Los golpes demoledores de una fuerza sobrenatural que aporreaba la poterna repercutieron en la torre, acto seguido emergió de entre los escombros y un boquete horadado, lady von Thyssen.
—¡Qué pesado es el fardo de la aflicción! —exclamó la baronesa con una sarcástica sonrisa, sacudiéndose el polvo de su capa con sus negros guantes—, pero ¿quién mueve sus hilos? ¡Ay, quien busca el abrigo que incita al engaño!, cuán grave si ignora el provecho que mueve al rebaño, que en suplencia de hogazas tragan malvas por bocazas, y vos, Jorobado, el gravamen que impuse una vez a vuestra ánima difunta es solo una minuta con lo que os pretendo hacer de verdad, mas esto también incumbe a vos, Horacio, y a vos, Marcelo, ¡qué exquisito desconsuelo!
—Oh, bruja inmunda, ni el más esbelto ajimez arabesco tuvo un porte tan funesto, no hay paridad ni armilla alguna que en el cosmos os posicione, pero dejad que improvise con algo que os traicione —le contestó Marcelo.
—¡Tocad, Horacio! —le encomendó el Jorobado acoplado desde la mira del Riesenteleskop, apuntando hacia la figura de lady von Thyssen.
—Con ese ingénito amor que tanto os mueve, señora, no desdeñaremos la ocasión, la que conllevará a vuestra perdición —le enervó el ánimo Horacio.
Se oyó un aullido estrepitoso que repercutió como un Hosanna en la bóveda celeste.

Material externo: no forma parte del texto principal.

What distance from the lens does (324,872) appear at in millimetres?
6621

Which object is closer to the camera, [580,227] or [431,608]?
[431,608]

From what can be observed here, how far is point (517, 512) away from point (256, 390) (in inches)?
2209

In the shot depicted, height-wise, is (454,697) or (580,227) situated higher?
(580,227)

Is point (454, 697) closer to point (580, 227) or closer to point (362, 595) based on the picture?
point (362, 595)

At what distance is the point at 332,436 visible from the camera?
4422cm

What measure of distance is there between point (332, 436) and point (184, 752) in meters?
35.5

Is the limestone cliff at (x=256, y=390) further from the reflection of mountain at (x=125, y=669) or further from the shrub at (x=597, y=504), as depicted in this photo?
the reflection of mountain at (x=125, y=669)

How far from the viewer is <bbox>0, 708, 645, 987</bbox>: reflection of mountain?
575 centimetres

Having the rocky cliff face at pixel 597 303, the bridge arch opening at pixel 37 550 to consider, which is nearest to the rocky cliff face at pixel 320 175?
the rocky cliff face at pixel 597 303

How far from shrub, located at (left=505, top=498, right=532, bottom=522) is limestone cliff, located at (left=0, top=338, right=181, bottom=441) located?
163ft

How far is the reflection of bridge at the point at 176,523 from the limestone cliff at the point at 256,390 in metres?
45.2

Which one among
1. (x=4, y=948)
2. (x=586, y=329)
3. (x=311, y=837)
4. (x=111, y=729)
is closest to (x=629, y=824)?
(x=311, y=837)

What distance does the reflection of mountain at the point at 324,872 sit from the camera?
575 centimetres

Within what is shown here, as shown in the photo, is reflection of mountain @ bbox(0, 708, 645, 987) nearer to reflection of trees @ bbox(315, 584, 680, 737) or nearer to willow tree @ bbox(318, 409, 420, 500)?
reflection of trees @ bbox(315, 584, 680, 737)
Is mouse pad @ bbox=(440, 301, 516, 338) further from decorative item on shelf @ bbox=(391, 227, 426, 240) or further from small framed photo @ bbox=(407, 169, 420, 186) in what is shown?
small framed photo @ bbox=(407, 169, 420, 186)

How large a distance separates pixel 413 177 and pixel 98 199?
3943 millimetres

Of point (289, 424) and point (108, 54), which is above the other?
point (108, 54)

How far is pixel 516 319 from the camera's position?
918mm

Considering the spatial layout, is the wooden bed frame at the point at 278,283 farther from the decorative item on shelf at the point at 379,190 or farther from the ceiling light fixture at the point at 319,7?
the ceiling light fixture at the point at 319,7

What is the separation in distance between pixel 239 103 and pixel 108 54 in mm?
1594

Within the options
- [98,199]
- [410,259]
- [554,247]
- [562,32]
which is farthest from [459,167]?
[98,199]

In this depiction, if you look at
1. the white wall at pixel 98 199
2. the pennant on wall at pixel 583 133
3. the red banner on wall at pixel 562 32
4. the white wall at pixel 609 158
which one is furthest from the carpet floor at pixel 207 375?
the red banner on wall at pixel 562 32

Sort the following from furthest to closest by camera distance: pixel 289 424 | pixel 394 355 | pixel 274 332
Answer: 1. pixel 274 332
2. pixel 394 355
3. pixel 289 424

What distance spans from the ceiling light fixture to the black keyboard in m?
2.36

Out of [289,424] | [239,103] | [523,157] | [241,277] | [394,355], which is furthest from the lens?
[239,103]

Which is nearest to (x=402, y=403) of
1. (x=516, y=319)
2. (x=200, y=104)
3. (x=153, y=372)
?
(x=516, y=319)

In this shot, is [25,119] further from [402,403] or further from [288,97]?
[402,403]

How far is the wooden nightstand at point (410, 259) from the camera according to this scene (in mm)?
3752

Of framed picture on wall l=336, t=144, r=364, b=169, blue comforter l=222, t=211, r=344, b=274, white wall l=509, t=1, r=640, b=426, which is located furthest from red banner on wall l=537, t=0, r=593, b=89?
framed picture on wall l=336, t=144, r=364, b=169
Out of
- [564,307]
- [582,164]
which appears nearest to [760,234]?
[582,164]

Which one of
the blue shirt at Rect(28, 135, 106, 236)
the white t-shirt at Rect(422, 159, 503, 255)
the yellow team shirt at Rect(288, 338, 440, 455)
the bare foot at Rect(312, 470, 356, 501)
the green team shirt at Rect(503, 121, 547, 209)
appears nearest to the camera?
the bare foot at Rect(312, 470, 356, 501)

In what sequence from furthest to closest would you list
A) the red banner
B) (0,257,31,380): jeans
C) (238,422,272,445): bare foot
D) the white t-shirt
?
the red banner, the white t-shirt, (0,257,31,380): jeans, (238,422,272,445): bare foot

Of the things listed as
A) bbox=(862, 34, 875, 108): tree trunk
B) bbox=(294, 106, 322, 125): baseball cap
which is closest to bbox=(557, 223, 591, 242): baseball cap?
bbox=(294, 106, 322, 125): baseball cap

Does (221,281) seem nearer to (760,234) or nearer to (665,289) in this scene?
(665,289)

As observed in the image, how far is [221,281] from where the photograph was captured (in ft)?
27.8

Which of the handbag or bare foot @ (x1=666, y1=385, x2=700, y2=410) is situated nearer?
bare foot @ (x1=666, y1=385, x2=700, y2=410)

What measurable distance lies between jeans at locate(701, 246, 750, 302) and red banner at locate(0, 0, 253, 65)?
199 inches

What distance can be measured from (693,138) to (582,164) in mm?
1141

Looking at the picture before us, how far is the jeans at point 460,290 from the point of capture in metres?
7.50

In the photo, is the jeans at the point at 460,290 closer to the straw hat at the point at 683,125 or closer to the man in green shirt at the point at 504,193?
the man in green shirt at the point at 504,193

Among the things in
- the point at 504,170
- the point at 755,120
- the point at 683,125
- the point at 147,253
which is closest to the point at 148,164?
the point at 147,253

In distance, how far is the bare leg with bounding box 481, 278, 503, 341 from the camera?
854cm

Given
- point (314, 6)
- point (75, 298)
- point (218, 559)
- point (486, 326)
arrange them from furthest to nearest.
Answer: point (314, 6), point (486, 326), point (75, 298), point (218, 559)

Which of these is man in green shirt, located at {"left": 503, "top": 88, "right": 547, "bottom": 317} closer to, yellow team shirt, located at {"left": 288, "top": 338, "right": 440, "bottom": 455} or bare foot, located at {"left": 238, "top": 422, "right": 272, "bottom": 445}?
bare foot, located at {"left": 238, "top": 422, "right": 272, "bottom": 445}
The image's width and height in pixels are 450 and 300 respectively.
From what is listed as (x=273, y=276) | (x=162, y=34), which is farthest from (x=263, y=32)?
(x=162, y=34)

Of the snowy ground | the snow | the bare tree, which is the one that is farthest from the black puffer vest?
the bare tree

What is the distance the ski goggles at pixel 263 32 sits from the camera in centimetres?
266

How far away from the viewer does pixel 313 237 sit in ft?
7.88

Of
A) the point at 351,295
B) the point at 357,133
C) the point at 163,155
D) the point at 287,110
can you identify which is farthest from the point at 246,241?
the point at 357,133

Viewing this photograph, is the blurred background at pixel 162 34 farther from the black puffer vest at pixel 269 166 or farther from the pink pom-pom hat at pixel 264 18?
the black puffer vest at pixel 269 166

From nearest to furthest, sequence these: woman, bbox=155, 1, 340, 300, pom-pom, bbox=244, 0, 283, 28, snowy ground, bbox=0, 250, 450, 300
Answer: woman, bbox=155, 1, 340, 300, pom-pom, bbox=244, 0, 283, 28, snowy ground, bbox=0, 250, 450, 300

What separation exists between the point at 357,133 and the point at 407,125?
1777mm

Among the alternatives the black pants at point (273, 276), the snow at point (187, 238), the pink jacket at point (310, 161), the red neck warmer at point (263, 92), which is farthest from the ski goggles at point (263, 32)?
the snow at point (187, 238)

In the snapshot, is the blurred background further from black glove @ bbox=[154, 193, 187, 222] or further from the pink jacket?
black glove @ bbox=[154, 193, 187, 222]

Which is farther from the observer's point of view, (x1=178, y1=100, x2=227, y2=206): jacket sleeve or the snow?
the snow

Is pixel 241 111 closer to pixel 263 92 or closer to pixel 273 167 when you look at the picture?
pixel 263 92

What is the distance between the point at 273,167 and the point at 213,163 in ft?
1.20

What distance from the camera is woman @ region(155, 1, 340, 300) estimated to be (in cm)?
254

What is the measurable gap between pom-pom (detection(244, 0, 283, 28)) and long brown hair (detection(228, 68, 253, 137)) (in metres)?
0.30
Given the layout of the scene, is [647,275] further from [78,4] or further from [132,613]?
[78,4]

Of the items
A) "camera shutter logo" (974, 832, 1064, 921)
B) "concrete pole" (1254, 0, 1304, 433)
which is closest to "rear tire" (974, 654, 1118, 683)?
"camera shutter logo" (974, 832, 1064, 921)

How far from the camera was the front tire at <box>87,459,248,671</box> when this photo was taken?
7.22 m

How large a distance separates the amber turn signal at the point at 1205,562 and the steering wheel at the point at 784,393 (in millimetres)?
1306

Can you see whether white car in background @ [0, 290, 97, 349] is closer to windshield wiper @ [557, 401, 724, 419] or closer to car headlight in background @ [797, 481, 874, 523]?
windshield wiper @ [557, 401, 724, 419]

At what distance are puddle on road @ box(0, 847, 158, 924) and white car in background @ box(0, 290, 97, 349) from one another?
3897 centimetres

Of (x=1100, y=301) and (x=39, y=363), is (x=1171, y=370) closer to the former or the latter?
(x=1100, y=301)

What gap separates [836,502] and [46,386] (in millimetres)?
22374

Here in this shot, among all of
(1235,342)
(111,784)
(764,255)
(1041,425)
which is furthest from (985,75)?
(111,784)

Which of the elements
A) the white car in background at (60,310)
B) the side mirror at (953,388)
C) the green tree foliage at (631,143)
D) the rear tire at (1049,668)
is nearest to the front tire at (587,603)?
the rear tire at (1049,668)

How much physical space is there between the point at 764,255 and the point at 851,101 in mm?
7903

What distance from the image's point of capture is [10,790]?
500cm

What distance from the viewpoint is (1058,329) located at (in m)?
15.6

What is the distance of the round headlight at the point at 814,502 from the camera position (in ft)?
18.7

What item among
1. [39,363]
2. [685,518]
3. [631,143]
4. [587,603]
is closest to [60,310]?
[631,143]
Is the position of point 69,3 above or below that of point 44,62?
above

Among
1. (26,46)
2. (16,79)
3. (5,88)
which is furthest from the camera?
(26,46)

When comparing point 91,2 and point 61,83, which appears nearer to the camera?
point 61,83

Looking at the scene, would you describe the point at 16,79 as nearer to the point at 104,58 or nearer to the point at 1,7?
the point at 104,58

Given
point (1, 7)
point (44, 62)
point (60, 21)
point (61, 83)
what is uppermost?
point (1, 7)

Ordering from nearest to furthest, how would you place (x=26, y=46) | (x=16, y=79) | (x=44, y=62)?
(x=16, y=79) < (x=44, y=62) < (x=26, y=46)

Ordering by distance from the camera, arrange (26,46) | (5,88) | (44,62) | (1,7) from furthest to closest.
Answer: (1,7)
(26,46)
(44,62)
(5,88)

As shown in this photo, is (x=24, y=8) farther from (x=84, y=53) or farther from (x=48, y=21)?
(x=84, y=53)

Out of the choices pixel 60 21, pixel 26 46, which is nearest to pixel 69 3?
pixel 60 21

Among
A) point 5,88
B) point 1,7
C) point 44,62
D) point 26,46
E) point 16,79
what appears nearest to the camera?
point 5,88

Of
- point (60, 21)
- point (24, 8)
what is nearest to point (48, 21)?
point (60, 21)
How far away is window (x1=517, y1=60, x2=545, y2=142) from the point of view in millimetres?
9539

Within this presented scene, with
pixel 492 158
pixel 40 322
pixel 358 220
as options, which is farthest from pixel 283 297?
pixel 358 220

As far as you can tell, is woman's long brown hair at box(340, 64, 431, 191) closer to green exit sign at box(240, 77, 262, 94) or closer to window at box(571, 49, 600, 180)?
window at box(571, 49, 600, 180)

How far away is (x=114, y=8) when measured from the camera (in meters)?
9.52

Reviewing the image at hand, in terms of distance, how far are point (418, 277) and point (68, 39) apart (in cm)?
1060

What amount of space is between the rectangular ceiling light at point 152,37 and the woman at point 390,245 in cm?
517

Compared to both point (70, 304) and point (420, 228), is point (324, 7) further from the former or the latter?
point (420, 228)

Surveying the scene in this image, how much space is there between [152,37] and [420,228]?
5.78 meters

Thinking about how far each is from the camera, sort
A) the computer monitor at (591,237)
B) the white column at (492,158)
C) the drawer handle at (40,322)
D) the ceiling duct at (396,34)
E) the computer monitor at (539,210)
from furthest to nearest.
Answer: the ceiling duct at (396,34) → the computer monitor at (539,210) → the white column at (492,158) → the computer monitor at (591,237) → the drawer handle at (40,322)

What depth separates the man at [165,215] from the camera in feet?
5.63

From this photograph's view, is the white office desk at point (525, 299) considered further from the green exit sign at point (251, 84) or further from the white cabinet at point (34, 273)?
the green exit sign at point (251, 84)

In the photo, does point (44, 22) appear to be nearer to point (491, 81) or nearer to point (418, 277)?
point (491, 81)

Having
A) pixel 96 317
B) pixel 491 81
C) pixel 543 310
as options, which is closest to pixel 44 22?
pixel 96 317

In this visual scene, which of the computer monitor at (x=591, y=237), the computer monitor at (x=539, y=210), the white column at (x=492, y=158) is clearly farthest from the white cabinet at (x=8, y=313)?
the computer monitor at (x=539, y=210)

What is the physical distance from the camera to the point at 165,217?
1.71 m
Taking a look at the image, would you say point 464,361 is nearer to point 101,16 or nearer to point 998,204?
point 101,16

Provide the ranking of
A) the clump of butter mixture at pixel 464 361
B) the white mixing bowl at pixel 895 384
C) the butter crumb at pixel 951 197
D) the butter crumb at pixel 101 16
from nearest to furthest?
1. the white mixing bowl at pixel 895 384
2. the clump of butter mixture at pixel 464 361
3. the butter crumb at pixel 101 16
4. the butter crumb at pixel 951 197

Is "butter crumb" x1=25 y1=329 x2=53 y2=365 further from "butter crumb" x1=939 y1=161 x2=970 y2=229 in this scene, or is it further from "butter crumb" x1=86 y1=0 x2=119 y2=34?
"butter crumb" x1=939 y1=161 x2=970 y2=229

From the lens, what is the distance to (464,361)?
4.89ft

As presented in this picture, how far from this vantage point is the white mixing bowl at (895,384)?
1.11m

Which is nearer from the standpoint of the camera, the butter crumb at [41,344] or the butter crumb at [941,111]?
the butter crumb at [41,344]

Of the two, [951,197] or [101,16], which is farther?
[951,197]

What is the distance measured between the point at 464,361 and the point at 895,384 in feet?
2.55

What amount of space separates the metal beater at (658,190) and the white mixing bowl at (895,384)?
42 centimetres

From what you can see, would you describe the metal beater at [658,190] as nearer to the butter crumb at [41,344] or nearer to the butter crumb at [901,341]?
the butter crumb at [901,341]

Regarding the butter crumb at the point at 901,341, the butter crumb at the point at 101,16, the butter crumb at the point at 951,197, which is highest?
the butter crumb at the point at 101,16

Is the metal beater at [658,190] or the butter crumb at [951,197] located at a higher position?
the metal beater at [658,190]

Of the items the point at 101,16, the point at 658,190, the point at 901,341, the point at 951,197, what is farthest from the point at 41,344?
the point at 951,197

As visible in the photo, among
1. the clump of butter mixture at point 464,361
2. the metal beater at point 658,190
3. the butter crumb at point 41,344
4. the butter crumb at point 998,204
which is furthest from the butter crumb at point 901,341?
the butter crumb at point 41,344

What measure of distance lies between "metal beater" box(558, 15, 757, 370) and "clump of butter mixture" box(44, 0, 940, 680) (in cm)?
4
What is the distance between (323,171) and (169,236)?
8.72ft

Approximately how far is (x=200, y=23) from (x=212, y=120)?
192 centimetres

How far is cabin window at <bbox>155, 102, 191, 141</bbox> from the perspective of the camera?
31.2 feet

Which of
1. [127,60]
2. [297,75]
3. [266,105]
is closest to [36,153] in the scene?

Horacio tocó la Sonata de la muerte y logró paralizar por completo como un carámbano de hielo el cuerpo de la baronesa.
Luego, añadiendo una vieja oda inconclusa, consiguió despejar el celaje y el encapotado y bruno cielo germano, haciendo emerger a la luna de entre la oscura noche; era una luna llena, clara como el marfil. Ante ella quedó deslumbrada lady von Thyssen, tratando de no mirarla, estaba paralizada por completo; sus ojos se dilataron como una pantera, ocasión que aprovechó el Jorobado para mover la esclusa de lanzamiento, accionó un botón del panel de mandos y los propulsores del Riesenteleskop se pusieron en ignición, produjeron una onda expansiva de choque que casi rompe las escotillas circundantes con un sonido a reacción tal como un temblor de tierra autoproyectando a la baronesa mediante una deflagración del rayo tractor hacia el inmenso vacío sideral, lanzándola catapultada al inexorable confín y hacia las enormes e ineludibles tragaderas de Criptus.
FIN
1 Caronte: el remero del Averno.
2 Laguna Estigia: río infernal mitológico.
3 Shamash: dios acadio del sol.
4 Hermes: es conocido por ser el guía de los espíritus.